Avec le début de la Réforme au 16ème siècle, la vieille légende urbaine a reçu une nouvelle vie comme une arme contre la papauté. La rediffusion de l’histoire était telle qu’en 1601, le pape Clément VIII a jugé nécessaire de publier une déclaration officielle selon laquelle le pape Jeanne n’avait jamais existé.
Déboulonneurs savants
Le pape Clément n’était pas le seul à s’inquiéter. En 1587, l’historien et juriste français Florimond de Raemond a publié le livre Erreur populaire de Pape Jane (« The Popular Error of Pope Joan »). Avec une attention remarquable aux détails historiques et logiques, Florimond a détruit la notion de femme pape, et le livre lui-même est devenu une sorte de best-seller qui a été publié en 15 éditions au cours du siècle suivant.
Tout aussi important a été le travail de l’historien français du 17ème siècle David Blondel. Ses recherches ont conclu que le pape Jeanne était une invention totale et qu’il avait peut-être ses origines dans une satire liée au pape Jean XI, mort par violence à un jeune âge en 935. Ce qui a rendu la contribution de Blondel d’autant plus significative, cependant, c’est qu’il était protestant.
Contre l’accusation fréquente selon laquelle les papes avaient simplement ordonné que les vrais récits soient censurés ou supprimés des histoires, le contraire est apparent dans les différents documents trouvés à travers l’Europe. Les annales et les listes papales officielles démontrent des changements de temps en temps, mais les altérations n’étaient clairement pas pour supprimer la mention d’un certain pape féminin Jean VIII.
Au contraire, les changements sont en fait des ajouts beaucoup plus tardifs aux textes (en bas de page ou dans les marges) insérant des références à une femme pontife par quelqu’un qui espérait inclure des histoires salaces sur les papes ou perpétuer les mythes d’un âge antérieur.
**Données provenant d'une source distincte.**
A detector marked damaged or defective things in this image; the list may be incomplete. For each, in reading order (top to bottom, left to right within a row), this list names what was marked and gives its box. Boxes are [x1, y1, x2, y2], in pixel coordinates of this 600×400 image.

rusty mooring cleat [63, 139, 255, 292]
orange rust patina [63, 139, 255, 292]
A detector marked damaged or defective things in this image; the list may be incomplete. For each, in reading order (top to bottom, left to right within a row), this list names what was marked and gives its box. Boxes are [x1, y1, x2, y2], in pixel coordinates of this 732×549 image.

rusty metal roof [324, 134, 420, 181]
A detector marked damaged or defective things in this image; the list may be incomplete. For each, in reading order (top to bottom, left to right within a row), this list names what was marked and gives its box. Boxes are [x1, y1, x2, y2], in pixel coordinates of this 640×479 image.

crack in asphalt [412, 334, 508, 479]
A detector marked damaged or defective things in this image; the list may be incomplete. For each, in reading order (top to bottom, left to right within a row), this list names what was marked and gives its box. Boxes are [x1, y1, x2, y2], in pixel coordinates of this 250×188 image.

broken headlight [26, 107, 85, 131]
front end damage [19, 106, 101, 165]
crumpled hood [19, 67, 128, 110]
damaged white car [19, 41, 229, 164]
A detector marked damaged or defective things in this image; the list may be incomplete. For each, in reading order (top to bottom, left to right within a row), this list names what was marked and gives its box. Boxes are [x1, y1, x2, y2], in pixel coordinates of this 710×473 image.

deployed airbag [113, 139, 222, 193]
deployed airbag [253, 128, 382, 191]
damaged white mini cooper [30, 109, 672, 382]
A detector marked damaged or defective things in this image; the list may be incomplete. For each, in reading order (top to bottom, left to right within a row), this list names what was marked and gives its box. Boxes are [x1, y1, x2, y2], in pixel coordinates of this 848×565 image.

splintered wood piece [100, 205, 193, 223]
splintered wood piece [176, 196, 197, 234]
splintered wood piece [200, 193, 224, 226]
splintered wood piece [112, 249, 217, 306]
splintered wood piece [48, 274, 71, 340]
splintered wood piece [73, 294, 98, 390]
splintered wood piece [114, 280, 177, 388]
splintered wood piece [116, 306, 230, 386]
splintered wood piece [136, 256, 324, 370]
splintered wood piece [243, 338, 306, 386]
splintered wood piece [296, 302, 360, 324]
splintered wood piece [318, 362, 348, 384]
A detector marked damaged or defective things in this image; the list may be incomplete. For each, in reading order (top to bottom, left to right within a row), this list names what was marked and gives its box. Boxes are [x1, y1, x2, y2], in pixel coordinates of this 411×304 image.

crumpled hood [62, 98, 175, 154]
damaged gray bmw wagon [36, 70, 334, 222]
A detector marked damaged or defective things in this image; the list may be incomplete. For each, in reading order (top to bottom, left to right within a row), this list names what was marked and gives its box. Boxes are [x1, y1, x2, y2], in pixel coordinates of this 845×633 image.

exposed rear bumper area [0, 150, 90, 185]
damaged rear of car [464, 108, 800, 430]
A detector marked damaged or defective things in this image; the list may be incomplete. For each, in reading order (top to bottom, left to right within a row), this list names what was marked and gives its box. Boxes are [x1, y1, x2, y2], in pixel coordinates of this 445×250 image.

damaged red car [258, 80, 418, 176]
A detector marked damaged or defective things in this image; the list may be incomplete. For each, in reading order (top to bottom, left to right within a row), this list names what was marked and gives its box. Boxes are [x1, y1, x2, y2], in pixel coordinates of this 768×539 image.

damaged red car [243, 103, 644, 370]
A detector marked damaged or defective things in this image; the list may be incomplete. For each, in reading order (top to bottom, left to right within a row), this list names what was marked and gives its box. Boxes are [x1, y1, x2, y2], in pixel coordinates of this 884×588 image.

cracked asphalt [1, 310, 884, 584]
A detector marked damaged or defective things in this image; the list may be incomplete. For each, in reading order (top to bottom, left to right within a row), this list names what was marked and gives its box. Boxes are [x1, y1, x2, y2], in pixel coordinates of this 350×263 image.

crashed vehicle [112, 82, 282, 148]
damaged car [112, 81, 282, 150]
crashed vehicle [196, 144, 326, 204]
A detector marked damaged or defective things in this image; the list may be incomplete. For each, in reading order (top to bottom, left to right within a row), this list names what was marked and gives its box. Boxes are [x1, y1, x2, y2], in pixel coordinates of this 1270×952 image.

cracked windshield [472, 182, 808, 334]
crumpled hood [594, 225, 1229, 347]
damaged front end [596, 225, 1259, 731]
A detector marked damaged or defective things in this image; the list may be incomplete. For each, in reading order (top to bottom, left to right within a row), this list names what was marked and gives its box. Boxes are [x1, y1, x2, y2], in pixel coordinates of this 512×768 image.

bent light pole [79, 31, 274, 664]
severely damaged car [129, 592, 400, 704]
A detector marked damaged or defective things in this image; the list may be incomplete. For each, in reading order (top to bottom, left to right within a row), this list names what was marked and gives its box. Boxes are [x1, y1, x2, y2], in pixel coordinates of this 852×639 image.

Attrangement, la fable du pape Jeanne perdure encore. Elle est déterrée de nos jours par les laïcistes et les anticatholiques dans le sillage du « Da Vinci Code » et surtout par ceux qui travaillent à changer les enseignements de l’Église sur l’ordination des femmes.
À la fin de 2005, par exemple, l’émission de télévision d’ABC « Primetime Live » a diffusé un documentaire haletant intitulé « Sur la piste du pape Jeanne », et plusieurs livres récents ont traité le sujet comme une possibilité historique sérieuse.
Heureusement, les érudits modernes sont tout aussi catégoriques que Florimond et Blondel l’étaient à leur époque : Le pape Jeanne n’a jamais existé, quels que soient les vœux pieux anticatholiques.
Pour ce qui est de la rue redoutée de Rome, les papes du Moyen Âge l’évitaient effectivement. Mais ils ne pensaient pas au pape Jeanne. Plusieurs pontifes ont été assassinés le long de son chemin par des ennemis de l’Église, et les papes ultérieurs voulaient à la fois échapper à une fin similaire et honorer la mémoire de leurs prédécesseurs tombés.